Long Read

Minneapolis: Lakes, Cold, and Too Many Skywalks

@Ivy Mcclain2/5/2026blog
Minneapolis: Lakes, Cold, and Too Many Skywalks

i just checked and it's \-4.64c here right now. feels like \-9.65 if you're dumb enough to stand outside. hope you like that kind of thing. this city is a mess of contradictions - glacial lakes and industrial grit, 13 bodies of water crammed into a tiny space, and skyways that look like they belong in a sci-fi flick. the current temperature screams 'layer up,' and the humidity? don't even ask. i'm drenched from attempting to walk outside for more than two minutes.
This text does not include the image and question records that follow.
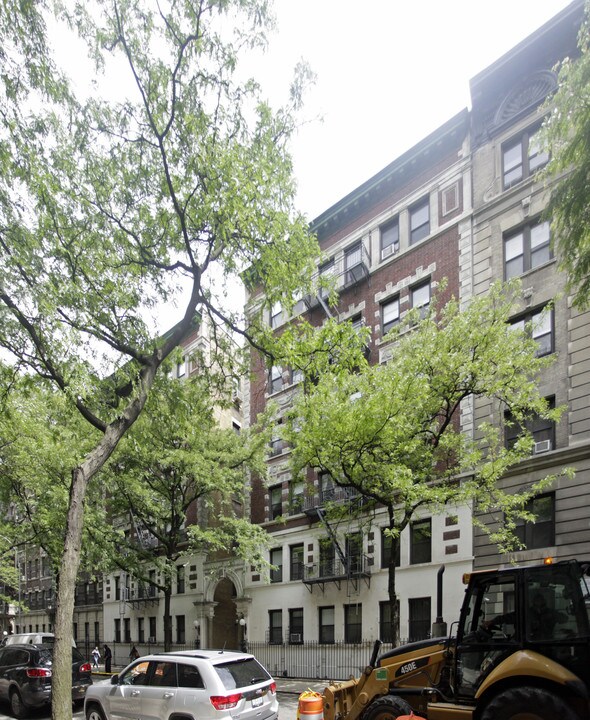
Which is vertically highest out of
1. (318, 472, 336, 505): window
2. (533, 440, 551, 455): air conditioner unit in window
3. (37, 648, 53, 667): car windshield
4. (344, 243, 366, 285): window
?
(344, 243, 366, 285): window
the skyline's a tangled mess of glass towers looming over flat, lake-studded parks. downtown's weird vibe? think 'skyway heaven' with suspiciously reliable mall of america references from out-of-towners. 'oh you live here? have you been to the mall?'

lake life is the main event. bde maka skala, minnehaha falls, the mississippi gorge - all just 20 minutes away if you don't freeze first. i tried biking along the river trail once and ended up in a snowbank. classic. the grand rounds scenic byway connects parks like i'm trying to survive a zombie apocalypse, but the ducks are judging my life choices.

someone told me the locals hate whispering. guess what? it's too loud here. between the traffic rumble in downtown and riverboat horns, my inner monologue drowned out. can't even start a podcast here.

st paul's just across the river - east side, west problems. if you get bored, wisconsin's like 15 minutes away. don't. seriously. last time i walked their tourist traps, a lighthouse gawked at me like i owed it money.

flat terrain is a lie. i went hiking downtown and ended up in a 10-foot hole. the parks are nice though! harriet lake, calhoun lake (now bde maka skala, don't ask), and something called 'the nose' where you pretend you're a mountain climber. turns out, minnehaha creek doesn't care if you think you're ready for cliffs.

skyways. yes, those annoying overpasses that let you walk from target to starbucks without touching a single raindrop. invented for drugged-up commuters, maybe?

don't eat anything labeled 'local cuisine'. the only things i found were goulash, honey butter donuts, and someone's recipe for tater-tot hotdish. i'm still not sure which is a joke.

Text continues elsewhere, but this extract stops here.